### Texto fornecido

Assim é que começou o primeiro dia de ano o António Guterres. Um secretário geral das Nações Unidas sabedor do mundo em conflito que está por vir. Um mundo em varias ameaças; um mundo sem liderança mundial; um mundo onde retrocedem as democracias liberais; um mundo globalizado que luta pela anti-globalização, e assim por diante. Em 2017 remata, definitivamente, a hegemonia ocidental sobre a ordem internacional.
O sistema internacional, geralmente anárquico, tinha sido submetido a uma certa ordem e legalidade baixo do guarda-chuvas da ONU, mas o mecanismo criado no 1945, e que resistiu a uma «Guerra Fria», hoje em dia tem marcada como difícil a sua sobre-vivencia. A nova multi-polaridade do sistema internacional, que parecia crescer nas duas últimas décadas, está a ser substituída, aparentemente, por dois blocos que pretendem a hegemonia mundial.
Quisera não ter que seguir a escrever sobre a Rússia do Putin, já que ultimamente estes escritos estão a parecer mais uma série sobre a vida do «galán de telenovelas» russo. Quisera não ter que escrever mais sobre o Partido Comunista Chinês e a sua forma de resolver o materialismo dialético e a sua luta de contrários. Embora, a realidade dos factos, que é sobre o que giram geralmente as minhas verbas, não deixa outra argumentação que não venha nesta moda.

######
### Material apresentado

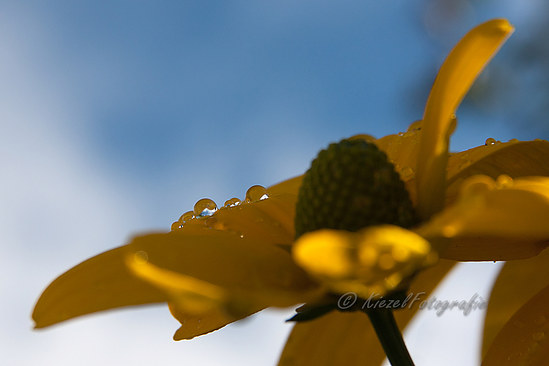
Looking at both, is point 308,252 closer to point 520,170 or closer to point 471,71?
point 471,71

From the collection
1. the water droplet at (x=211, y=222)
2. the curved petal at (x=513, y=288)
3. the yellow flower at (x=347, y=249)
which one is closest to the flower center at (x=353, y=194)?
the yellow flower at (x=347, y=249)

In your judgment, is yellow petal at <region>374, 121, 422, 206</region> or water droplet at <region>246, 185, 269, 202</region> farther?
water droplet at <region>246, 185, 269, 202</region>

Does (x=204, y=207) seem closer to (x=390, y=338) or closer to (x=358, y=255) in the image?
(x=390, y=338)

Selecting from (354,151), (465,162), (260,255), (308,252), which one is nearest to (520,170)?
(465,162)

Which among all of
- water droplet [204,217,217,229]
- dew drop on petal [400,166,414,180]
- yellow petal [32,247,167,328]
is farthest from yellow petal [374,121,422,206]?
yellow petal [32,247,167,328]

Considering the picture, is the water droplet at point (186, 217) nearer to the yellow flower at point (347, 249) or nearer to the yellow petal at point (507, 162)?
the yellow flower at point (347, 249)

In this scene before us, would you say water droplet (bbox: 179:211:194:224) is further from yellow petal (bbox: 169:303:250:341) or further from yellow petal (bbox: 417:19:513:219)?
yellow petal (bbox: 417:19:513:219)
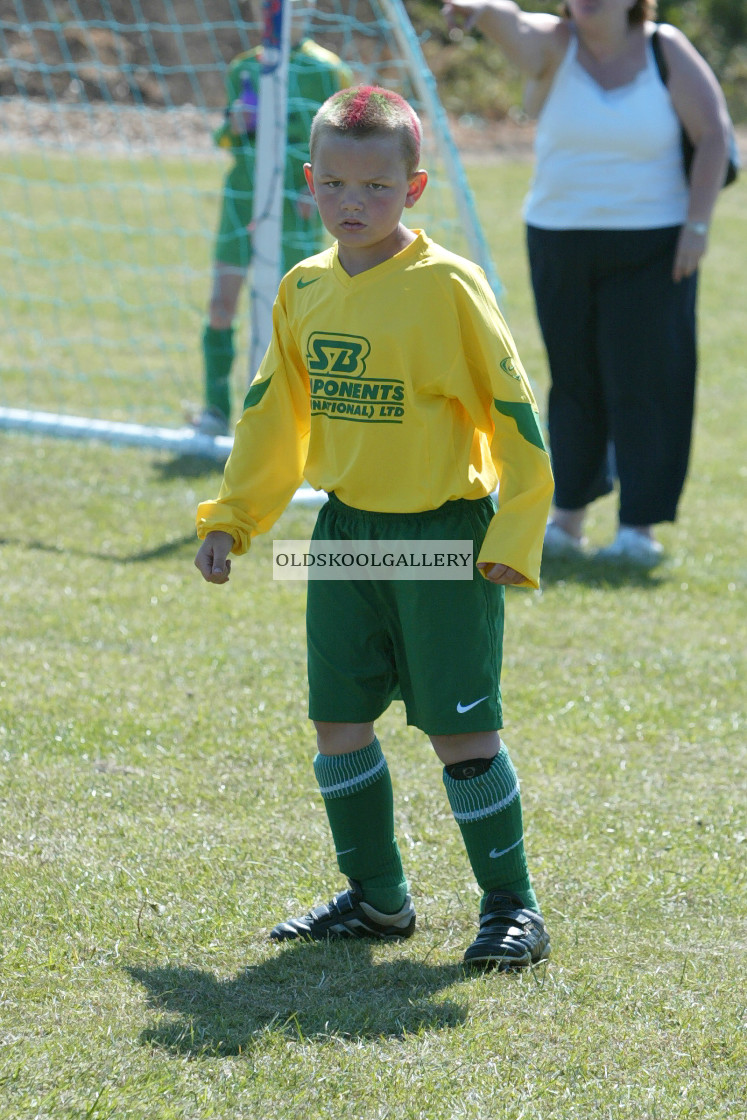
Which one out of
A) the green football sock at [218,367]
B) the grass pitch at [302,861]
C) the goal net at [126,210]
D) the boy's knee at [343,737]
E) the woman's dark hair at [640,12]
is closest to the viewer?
the grass pitch at [302,861]

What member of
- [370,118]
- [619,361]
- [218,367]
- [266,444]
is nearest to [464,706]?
[266,444]

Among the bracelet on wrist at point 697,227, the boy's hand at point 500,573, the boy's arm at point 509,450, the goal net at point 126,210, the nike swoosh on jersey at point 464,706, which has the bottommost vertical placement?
the goal net at point 126,210

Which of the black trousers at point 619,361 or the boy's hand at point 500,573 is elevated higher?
the boy's hand at point 500,573

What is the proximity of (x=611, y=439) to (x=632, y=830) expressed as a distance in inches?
95.6

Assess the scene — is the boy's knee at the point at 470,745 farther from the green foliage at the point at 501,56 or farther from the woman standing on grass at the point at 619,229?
the green foliage at the point at 501,56

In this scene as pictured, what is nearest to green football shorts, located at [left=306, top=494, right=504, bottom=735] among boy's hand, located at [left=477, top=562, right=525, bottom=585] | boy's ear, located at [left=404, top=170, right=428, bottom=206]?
boy's hand, located at [left=477, top=562, right=525, bottom=585]

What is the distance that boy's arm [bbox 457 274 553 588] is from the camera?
8.28ft

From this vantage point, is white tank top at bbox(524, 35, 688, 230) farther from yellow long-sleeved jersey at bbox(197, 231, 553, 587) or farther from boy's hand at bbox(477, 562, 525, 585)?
boy's hand at bbox(477, 562, 525, 585)

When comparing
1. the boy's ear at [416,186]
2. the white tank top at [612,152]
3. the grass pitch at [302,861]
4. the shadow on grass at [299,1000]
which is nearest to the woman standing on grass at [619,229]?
the white tank top at [612,152]

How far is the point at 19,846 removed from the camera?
3.05 metres

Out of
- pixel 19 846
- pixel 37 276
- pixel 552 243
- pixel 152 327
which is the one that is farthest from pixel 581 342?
pixel 37 276

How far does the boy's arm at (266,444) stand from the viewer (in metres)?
2.76

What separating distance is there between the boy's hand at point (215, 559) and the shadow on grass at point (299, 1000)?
2.52 ft

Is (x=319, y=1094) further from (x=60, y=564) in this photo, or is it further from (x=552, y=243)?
(x=552, y=243)
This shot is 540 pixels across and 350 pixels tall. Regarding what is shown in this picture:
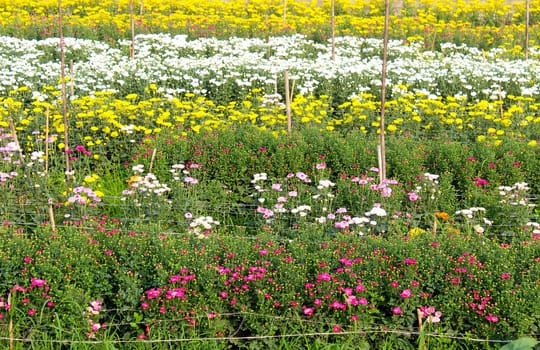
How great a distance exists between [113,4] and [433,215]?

######

Tarefa a realizar => Cite na íntegra, sem alterar nada, o texto sobre o fim da hegemonia ocidental na ordem internacional.

Resultado da tarefa =>
Assim é que começou o primeiro dia de ano o António Guterres. Um secretário geral das Nações Unidas sabedor do mundo em conflito que está por vir. Um mundo em varias ameaças; um mundo sem liderança mundial; um mundo onde retrocedem as democracias liberais; um mundo globalizado que luta pela anti-globalização, e assim por diante. Em 2017 remata, definitivamente, a hegemonia ocidental sobre a ordem internacional.
O sistema internacional, geralmente anárquico, tinha sido submetido a uma certa ordem e legalidade baixo do guarda-chuvas da ONU, mas o mecanismo criado no 1945, e que resistiu a uma «Guerra Fria», hoje em dia tem marcada como difícil a sua sobre-vivencia. A nova multi-polaridade do sistema internacional, que parecia crescer nas duas últimas décadas, está a ser substituída, aparentemente, por dois blocos que pretendem a hegemonia mundial.
Quisera não ter que seguir a escrever sobre a Rússia do Putin, já que ultimamente estes escritos estão a parecer mais uma série sobre a vida do «galán de telenovelas» russo. Quisera não ter que escrever mais sobre o Partido Comunista Chinês e a sua forma de resolver o materialismo dialético e a sua luta de contrários. Embora, a realidade dos factos, que é sobre o que giram geralmente as minhas verbas, não deixa outra argumentação que não venha nesta moda.